Previously, this would only remove trailing components.

This patch enables to remove components from any position.

Stat changes for softpipe:
total instructions in shared programs: 3001291 -> 2984698 (-0.55%)
instructions in affected programs: 225585 -> 208992 (-7.36%)
total loops in shared programs: 1389 -> 1358 (-2.23%)
loops in affected programs: 36 -> 5 (-86.11%)

Reviewed-by: Emma Anholt <emma at anholt.net>
Part-of: <https://gitlab.freedesktop.org/mesa/mesa/-/merge_requests/11411>

---

 src/compiler/nir/nir_opt_shrink_vectors.c | 67 +++++++++++++++++++++++++++----
 1 file changed, 59 insertions(+), 8 deletions(-)

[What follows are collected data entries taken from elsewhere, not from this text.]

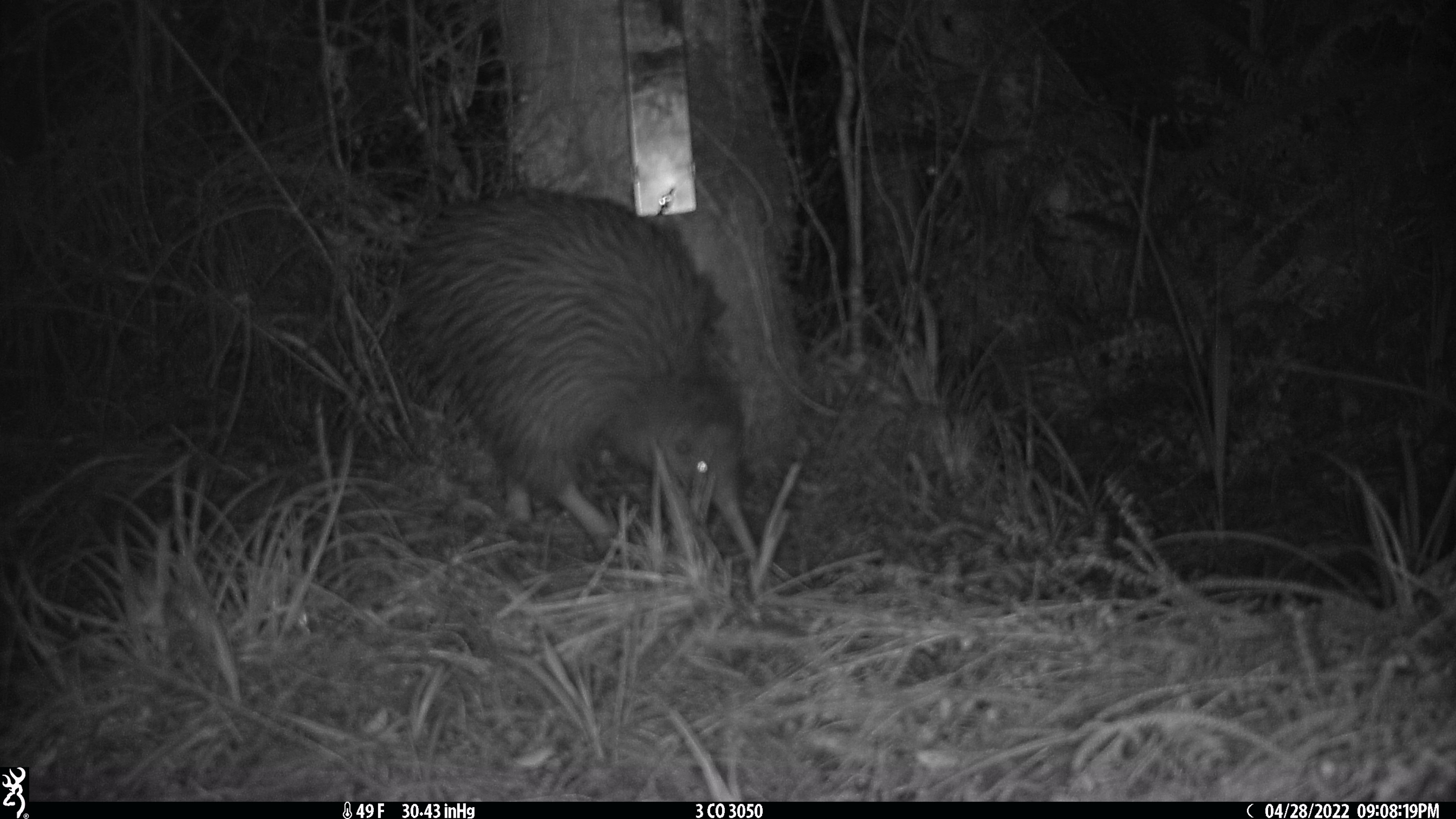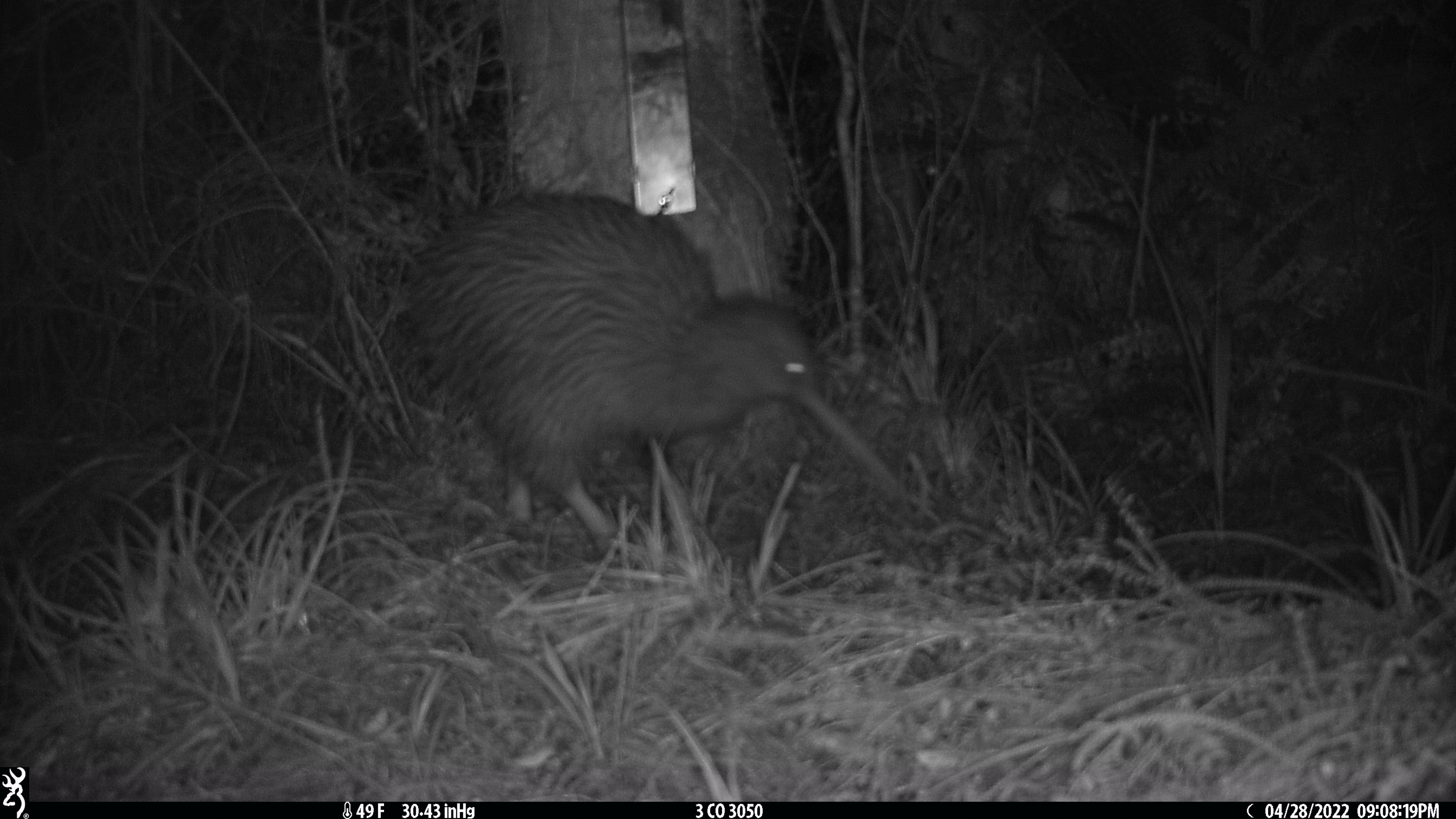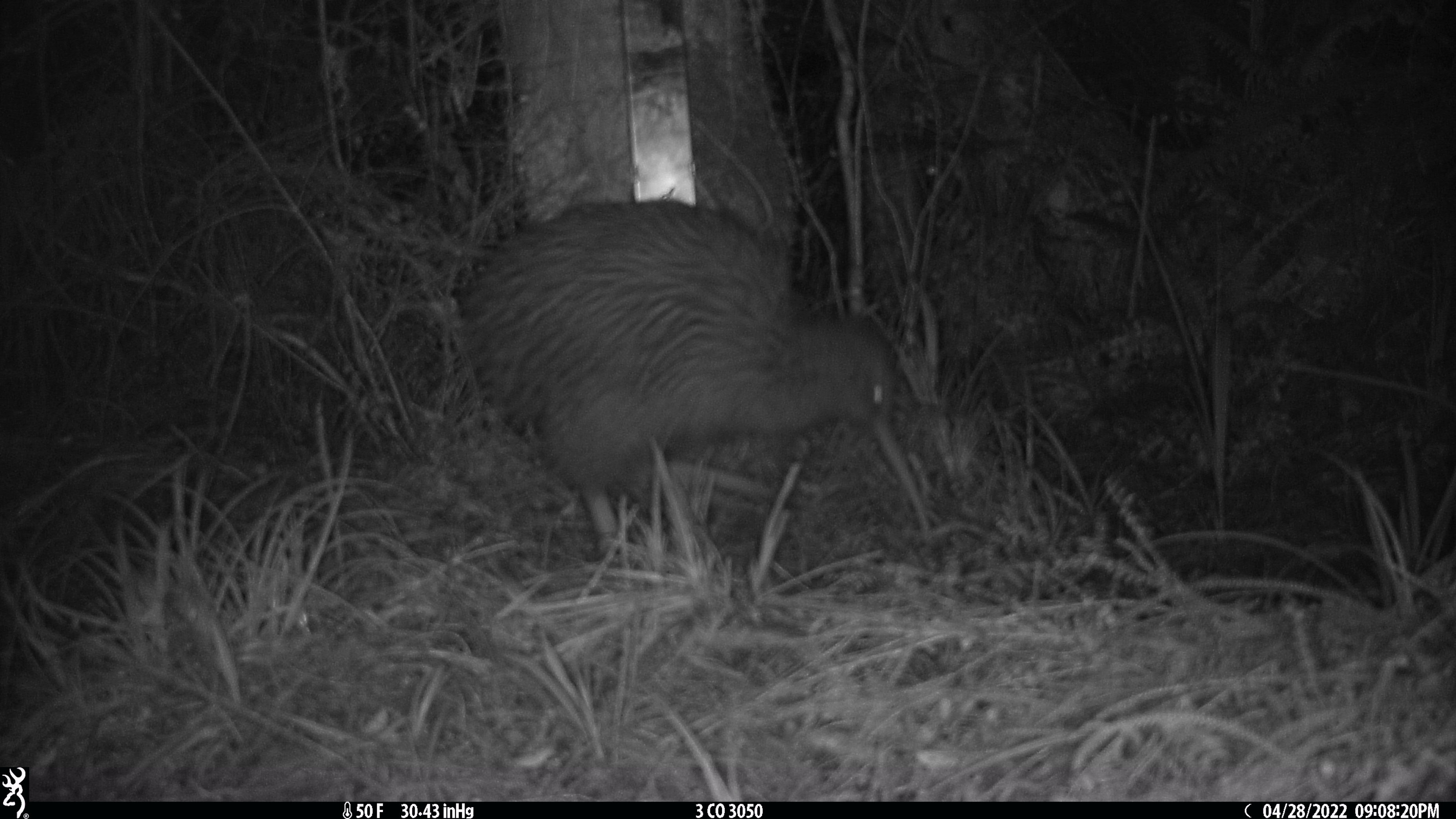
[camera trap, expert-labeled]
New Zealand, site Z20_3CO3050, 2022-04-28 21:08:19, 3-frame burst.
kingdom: Animalia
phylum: Chordata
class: Aves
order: Apterygiformes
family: Apterygidae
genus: Apteryx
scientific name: Apteryx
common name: kiwi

diff --git a/src/compiler/nir/nir_opt_shrink_vectors.c b/src/compiler/nir/nir_opt_shrink_vectors.c
index 45284dc493b..c1283d335e3 100644
--- a/src/compiler/nir/nir_opt_shrink_vectors.c
+++ b/src/compiler/nir/nir_opt_shrink_vectors.c
@@ -28,11 +28,11 @@
  *
  * Due to various optimization passes (or frontend implementations,
  * particularly prog_to_nir), we may have instructions generating vectors
- * whose components don't get read by any instruction.  While it can be tricky
- * to eliminate either unused low components of a writemask (you might need to
- * increment some offset from a load_uniform, for example) or channels in the
- * middle of a partially set writemask (you might need to reswizzle ALU ops
- * using the value), it is trivial to just drop the trailing components.
+ * whose components don't get read by any instruction. As it can be tricky
+ * to eliminate unused low components or channels in the middle of a writemask
+ * (you might need to increment some offset from a load_uniform, for example),
+ * it is trivial to just drop the trailing components. For vector ALU only used
+ * by ALU, this pass eliminates arbitrary channels and reswizzles the uses.
  *
  * This pass is probably only of use to vector backends -- scalar backends
  * typically get unused def channel trimming by scalarizing and dead code
@@ -75,13 +75,64 @@ opt_shrink_vectors_alu(nir_builder *b, nir_alu_instr *instr)
 {
    nir_ssa_def *def = &instr->dest.dest.ssa;
 
+   /* Nothing to shrink */
+   if (def->num_components == 1)
+      return false;
+
    if (nir_op_infos[instr->op].output_size == 0) {
-      if (shrink_dest_to_read_mask(def)) {
-         instr->dest.write_mask &=
-            BITFIELD_MASK(def->num_components);
+      /* don't remove any channels if used by an intrinsic */
+      nir_foreach_use_safe(use_src, def) {
+         if (use_src->parent_instr->type == nir_instr_type_intrinsic)
+            return false;
+      }
+
+      unsigned mask = nir_ssa_def_components_read(def);
+      unsigned last_bit = util_last_bit(mask);
+      unsigned num_components = util_bitcount(mask);
+      if (mask == 0 || num_components == def->num_components)
+         return false;
+
+      const bool is_bitfield_mask = last_bit == num_components;
 
+      if (is_bitfield_mask) {
+         /* just reduce the number of components and return */
+         def->num_components = num_components;
+         instr->dest.write_mask = mask;
          return true;
       }
+
+      /* update sources */
+      for (int i = 0; i < nir_op_infos[instr->op].num_inputs; i++) {
+         unsigned index = 0;
+         for (int j = 0; j < last_bit; j++) {
+            if ((mask >> j) & 0x1)
+               instr->src[i].swizzle[index++] = instr->src[i].swizzle[j];
+         }
+         assert(index == num_components);
+      }
+
+      /* compute new dest swizzles */
+      uint8_t reswizzle[NIR_MAX_VEC_COMPONENTS] = { 0 };
+      unsigned index = 0;
+      for (int i = 0; i < def->num_components; i++) {
+         if ((mask >> i) & 0x1)
+            reswizzle[i] = index++;
+      }
+      assert(index == num_components);
+
+      /* update dest */
+      def->num_components = num_components;
+      instr->dest.write_mask = BITFIELD_MASK(num_components);
+
+      /* update uses */
+      nir_foreach_use(use_src, def) {
+         assert(use_src->parent_instr->type == nir_instr_type_alu);
+         nir_alu_src *alu_src = (nir_alu_src*)use_src;
+         for (unsigned i = 0; i < NIR_MAX_VEC_COMPONENTS; i++)
+            alu_src->swizzle[i] = reswizzle[alu_src->swizzle[i]];
+      }
+
+      return true;
    } else {
 
       switch (instr->op) {